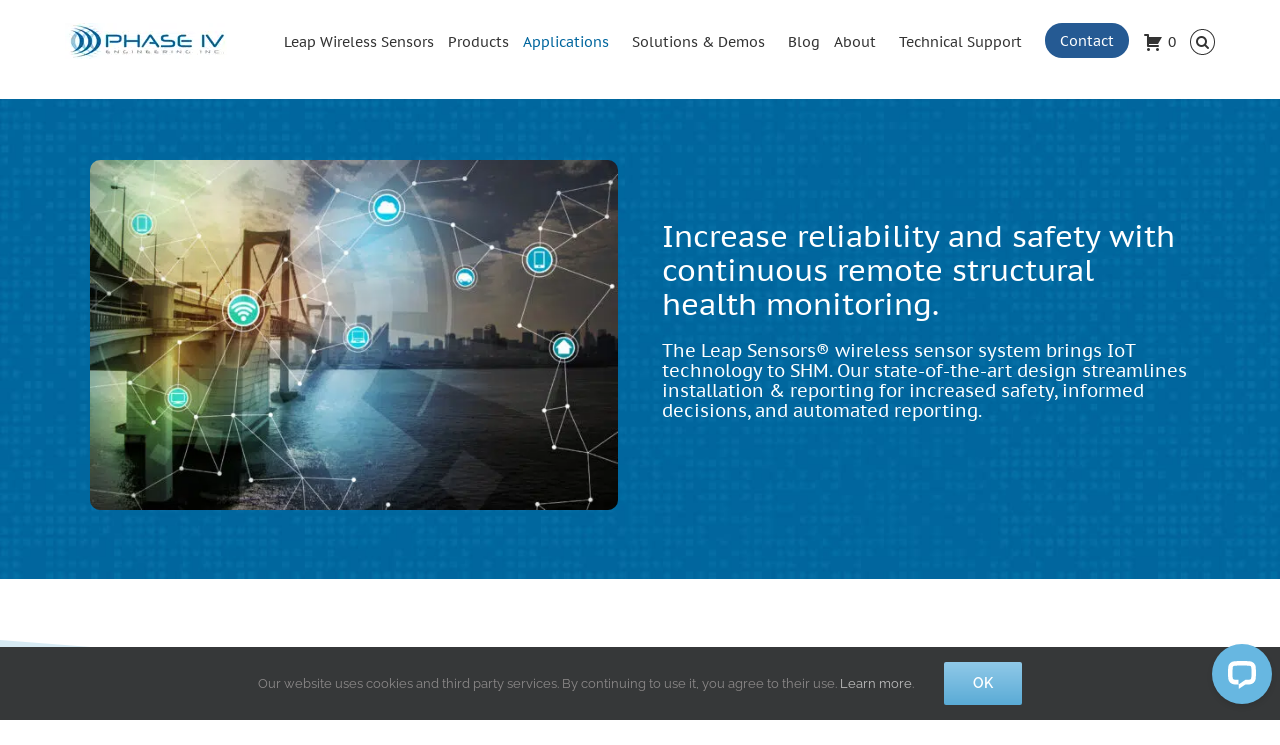

--- FILE ---
content_type: application/javascript; charset=UTF-8
request_url: https://api.livechatinc.com/v3.6/customer/action/get_dynamic_configuration?x-region=us-south1&license_id=12145941&client_id=c5e4f61e1a6c3b1521b541bc5c5a2ac5&url=https%3A%2F%2Fwww.phaseivengr.com%2Fwireless-sensor-applications%2Fstructural-health-monitoring-wireless-sensors%2F&channel_type=code&implementation_type=Wordpress&jsonp=__4eb9u6mhtg4
body_size: 200
content:
__4eb9u6mhtg4({"organization_id":"95dcc586-3037-4361-be19-471a49091ed9","livechat_active":true,"livechat":{"group_id":0,"client_limit_exceeded":false,"domain_allowed":true,"config_version":"2141.0.3.305.47.18.4.5.7.1.6.7.2","localization_version":"6bb83031e4f97736cbbada081b074fb6_5d7cec7f4dbf7e9369bcfaba9f951d29","language":"en"},"default_widget":"livechat"});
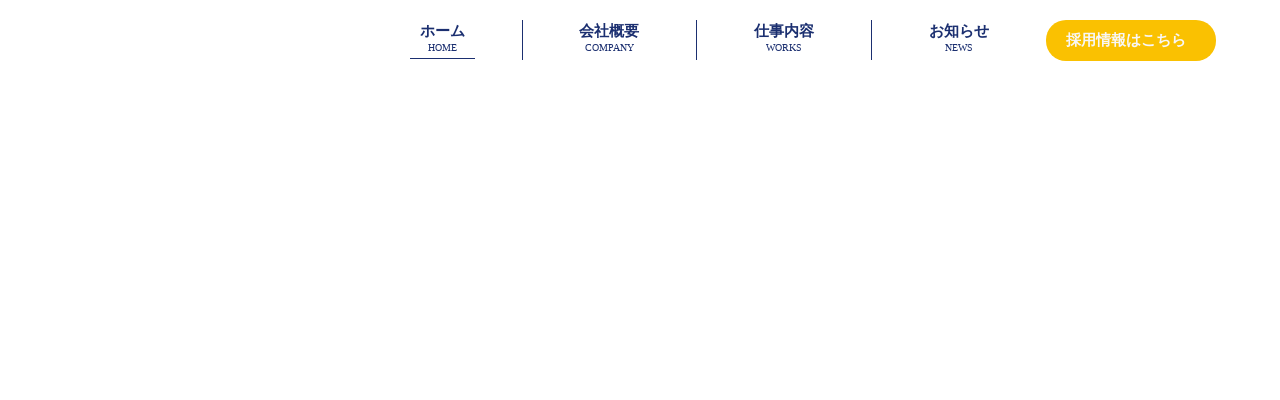

--- FILE ---
content_type: text/plain; charset=utf-8
request_url: https://analytics.studiodesignapp.com/event
body_size: -231
content:
Message published: 17818705429472352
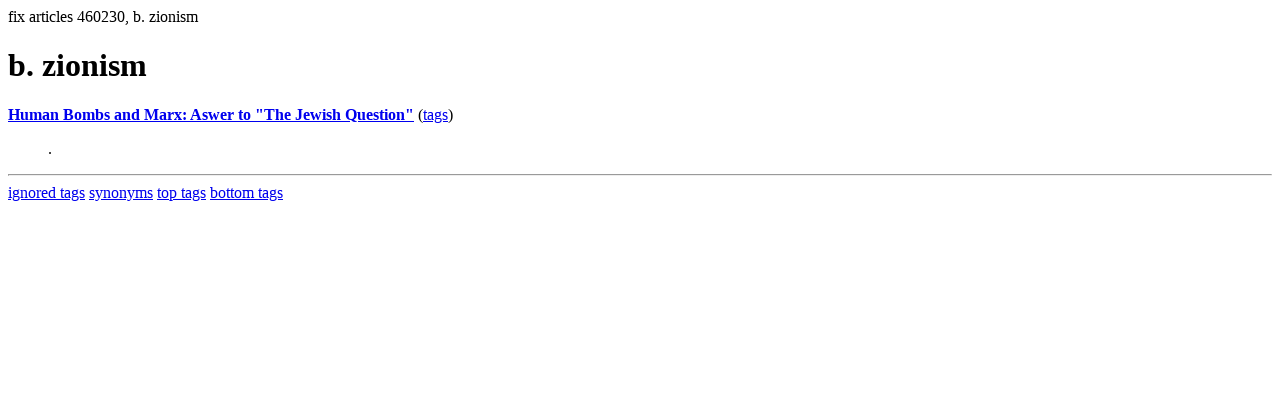

--- FILE ---
content_type: text/html; charset=UTF-8
request_url: https://la.indymedia.org/tags/tags.php?id=460230
body_size: 507
content:
fix articles 460230, b. zionism<html>
<head>
<title>Los Angeles Indymedia : tag : b. zionism</title>
</head>
<body>
<div id="tagedit" onclick="document.getElementById('frm').style.display='block'">
		<H1>b. zionism</H1>
</div>
<form id="frm" style="display:none" method="POST" action="fixtag.php">
  <input type="hidden" name="id" value="460230" />
  <input type="checkbox" name="ignore" value="ignore">ignore</input><br />
  synonym:<input type="text" name="synonym"><br />
  <input type="submit">
</form>
<p><b><a href='/display.php?id=119380'>Human Bombs and Marx: Aswer to &quot;The Jewish Question&quot;</a></b></a> (<a  href='index.php?id=119380'>tags</a>)<blockquote>.</blockquote><hr>
<a href="ignored.php">ignored tags</a>
<a href="synonym.php">synonyms</a>
<a href="toptags.php">top tags</a>
<a href="worsttags.php">bottom tags</a>

</body>
</html>
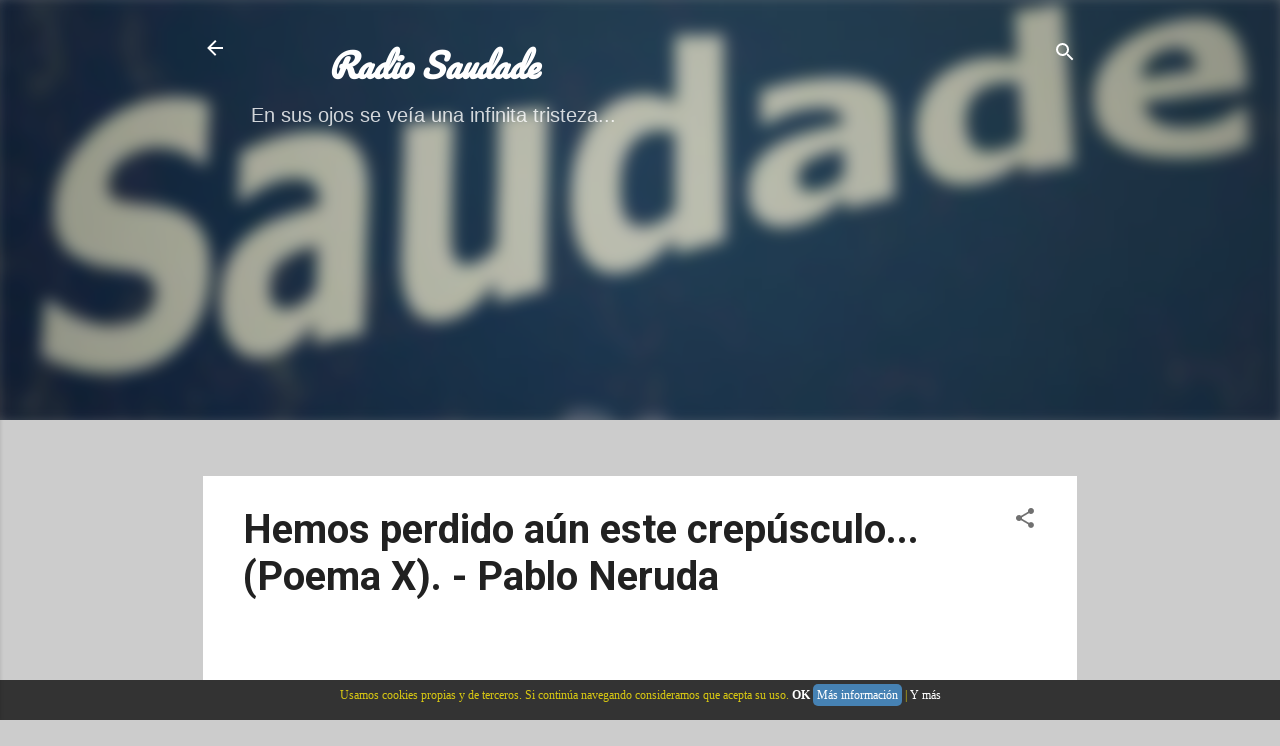

--- FILE ---
content_type: text/html; charset=UTF-8
request_url: http://www.saudaderadio.com/b/stats?style=BLACK_TRANSPARENT&timeRange=ALL_TIME&token=APq4FmCIvoJPy7fmLumM343zcTW4LzeCDvPKwgY_uzr4bhnFH07-DOCmreTTP9y2FrHdkh-_lJl6KChtRQikFHypN4Vei3hYag
body_size: 255
content:
{"total":467278682,"sparklineOptions":{"backgroundColor":{"fillOpacity":0.1,"fill":"#000000"},"series":[{"areaOpacity":0.3,"color":"#202020"}]},"sparklineData":[[0,36],[1,40],[2,34],[3,47],[4,37],[5,35],[6,45],[7,36],[8,40],[9,83],[10,33],[11,30],[12,27],[13,33],[14,33],[15,29],[16,29],[17,25],[18,27],[19,27],[20,33],[21,25],[22,38],[23,33],[24,33],[25,30],[26,31],[27,38],[28,83],[29,100]],"nextTickMs":13483}

--- FILE ---
content_type: text/html; charset=utf-8
request_url: https://www.google.com/recaptcha/api2/aframe
body_size: 269
content:
<!DOCTYPE HTML><html><head><meta http-equiv="content-type" content="text/html; charset=UTF-8"></head><body><script nonce="9oKJJ2ANWDDOBJ3Uvv4V-A">/** Anti-fraud and anti-abuse applications only. See google.com/recaptcha */ try{var clients={'sodar':'https://pagead2.googlesyndication.com/pagead/sodar?'};window.addEventListener("message",function(a){try{if(a.source===window.parent){var b=JSON.parse(a.data);var c=clients[b['id']];if(c){var d=document.createElement('img');d.src=c+b['params']+'&rc='+(localStorage.getItem("rc::a")?sessionStorage.getItem("rc::b"):"");window.document.body.appendChild(d);sessionStorage.setItem("rc::e",parseInt(sessionStorage.getItem("rc::e")||0)+1);localStorage.setItem("rc::h",'1767358064352');}}}catch(b){}});window.parent.postMessage("_grecaptcha_ready", "*");}catch(b){}</script></body></html>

## About this task
Go over the data above and copy every line that has the word "style" in it.

## Written response
<div id="tagedit" onclick="document.getElementById('frm').style.display='block'">
<form id="frm" style="display:none" method="POST" action="fixtag.php">
request_url: http://www.saudaderadio.com/b/stats?style=BLACK_TRANSPARENT&timeRange=ALL_TIME&token=APq4FmCIvoJPy7fmLumM343zcTW4LzeCDvPKwgY_uzr4bhnFH07-DOCmreTTP9y2FrHdkh-_lJl6KChtRQikFHypN4Vei3hYag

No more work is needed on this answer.